The protest is denied.

Thomas H. Armstrong
General Counsel



[1] The NETCENTS-2 contracts provide the Air Force with a primary source of netcentric and information technology products, services, and solutions.  Air Force NETCENTS-2 Program Description, available at https://www.netcents.af.mil/contracts/netcents-2/ (last visited Sept. 18, 2019).  The application services contracts provide application services such as sustainment, migration, integration, training, help desk support, testing and operational support.  AR, Tab 26, Air Force NETCENTS-2 Website, at 1.

[2] The solicitation was amended twice.  All citations to the solicitation are to the final conformed version provided by the agency. 

[3] The subfactors were:  staffing management, and technical and functional support.  FOPR at 8.  The measures of merit for the staffing management subfactor were recruiting, retaining, and replacing.  Id. at 9.  The measures of merit for the technical and functional support subfactor were sustainment support and release support.  Id. at 10. 

[4] Although firms that compete for task orders under IDIQ contracts are generally referred to as “vendors” who submit “quotations” and are “issued” task orders, the record and the parties’ briefings primarily use the terms “offerors,” “proposals,” and “award.”  For the sake of consistency with the record, we use the agency’s nomenclature. 

[5] The FOPR stated that because the procurement was conducted under FAR subpart 16.5, the procedures in FAR subpart 15.3 did not apply.  The agency, however, utilized a similar process to FAR subpart 15.3 when conducting exchanges with offerors by issuing “interchange notices” and requesting final proposal revisions.  FOPR at 1-2, 7-8. 

[6] The available adjectival ratings for the two subfactors were:  outstanding, good, acceptable, marginal and unacceptable.  FOPR at 8.

[7] This protest is within our jurisdiction to hear protests of task orders valued in excess of $25 million placed under defense agency IDIQ contracts. 10 U.S.C. § 2304c(e)(1)(B). 

[8]  Excellus also challenged the agency’s exclusion of Excellus based on its size status, the agency’s tradeoff decision, and the agency’s revision of the performance work statement.  Protest at 22-24; Protester’s Comments and Supp.
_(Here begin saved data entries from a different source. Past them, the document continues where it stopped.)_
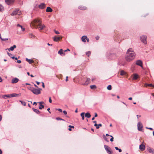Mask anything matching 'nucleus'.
<instances>
[{
	"instance_id": "nucleus-1",
	"label": "nucleus",
	"mask_w": 154,
	"mask_h": 154,
	"mask_svg": "<svg viewBox=\"0 0 154 154\" xmlns=\"http://www.w3.org/2000/svg\"><path fill=\"white\" fill-rule=\"evenodd\" d=\"M32 25L36 28L38 29L39 30H42L45 26L44 24H42L41 21L39 19H35L31 22Z\"/></svg>"
},
{
	"instance_id": "nucleus-2",
	"label": "nucleus",
	"mask_w": 154,
	"mask_h": 154,
	"mask_svg": "<svg viewBox=\"0 0 154 154\" xmlns=\"http://www.w3.org/2000/svg\"><path fill=\"white\" fill-rule=\"evenodd\" d=\"M135 56V54L133 51V50L130 48L127 51L125 59L126 61L130 62L133 60Z\"/></svg>"
},
{
	"instance_id": "nucleus-3",
	"label": "nucleus",
	"mask_w": 154,
	"mask_h": 154,
	"mask_svg": "<svg viewBox=\"0 0 154 154\" xmlns=\"http://www.w3.org/2000/svg\"><path fill=\"white\" fill-rule=\"evenodd\" d=\"M42 90V89L39 88L38 89H36L33 88L32 92L36 95H38L41 94V91Z\"/></svg>"
},
{
	"instance_id": "nucleus-4",
	"label": "nucleus",
	"mask_w": 154,
	"mask_h": 154,
	"mask_svg": "<svg viewBox=\"0 0 154 154\" xmlns=\"http://www.w3.org/2000/svg\"><path fill=\"white\" fill-rule=\"evenodd\" d=\"M104 147L106 151L109 154H112L113 153L112 150L108 146L104 145Z\"/></svg>"
},
{
	"instance_id": "nucleus-5",
	"label": "nucleus",
	"mask_w": 154,
	"mask_h": 154,
	"mask_svg": "<svg viewBox=\"0 0 154 154\" xmlns=\"http://www.w3.org/2000/svg\"><path fill=\"white\" fill-rule=\"evenodd\" d=\"M108 58L110 60L115 59L116 58L117 56L116 54H115L112 53L108 55Z\"/></svg>"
Protest at 36‑38.  The agency concedes that Excellus’ exclusion based on its size status was improper.  Memorandum of Law (MOL) at 16; COS at 24-25.  Excellus, however, cannot show that it was competitively prejudiced where we conclude that the agency reasonably found it otherwise ineligible for award.  See Bashen Corp., B‑412032.2, Dec. 3, 2015, 2015 CPD ¶ 381 at 4 n.2.  As a result, we need not address Excellus’ other arguments because Excellus is not an interested party to raise those challenges.  See, e.g., Adams and Assocs., Inc., B-417495, July 23, 2019, 2019 CPD ¶ 262 at 5 (finding protester was not an interested party to challenge other aspects of agency’s evaluation and selection decision where protester was reasonably found to be ineligible for award). 

[9] Offerors were to provide the number of company-wide employees at the beginning of the year (January 1); the number of company-wide employees at the end of the year (December 31); and the number of employees that left the company between January 1 and December 31 for 2016, 2017, and 2018.  FOPR at 4. 

[10] The interchanges with Excellus consisted of a transmission email and several attachments.  AR, Tab 8, Excellus Interchange Notices.  Each attachment contained an “evaluation notice” (EN), identified by a unique control number for each issue to be addressed as part of the interchange.  See, e.g., id. at 2.  Each evaluation notice also identified the factor, subfactor, subject, FOPR section reference, proposal section reference, and a detailed description for each issue to be addressed.  Id.

[11] Before amendment 2, the solicitation did not include the data table for employment data or instruct offerors to identify the percentage of work each entity would be performing.  Compare FOPR at 4-5 with Excellus 2nd Protest (B‑417298.2) at 6-8.

[12] The tables provide information for [DELETED] comprising Excellus, a joint venture, and its teaming partner ([DELETED]).  Compare AR, Tab 11, Excellus Revised Technical Proposal, at 2 with AR, Tab 10, Excellus Reponses to Interchanges, at 16.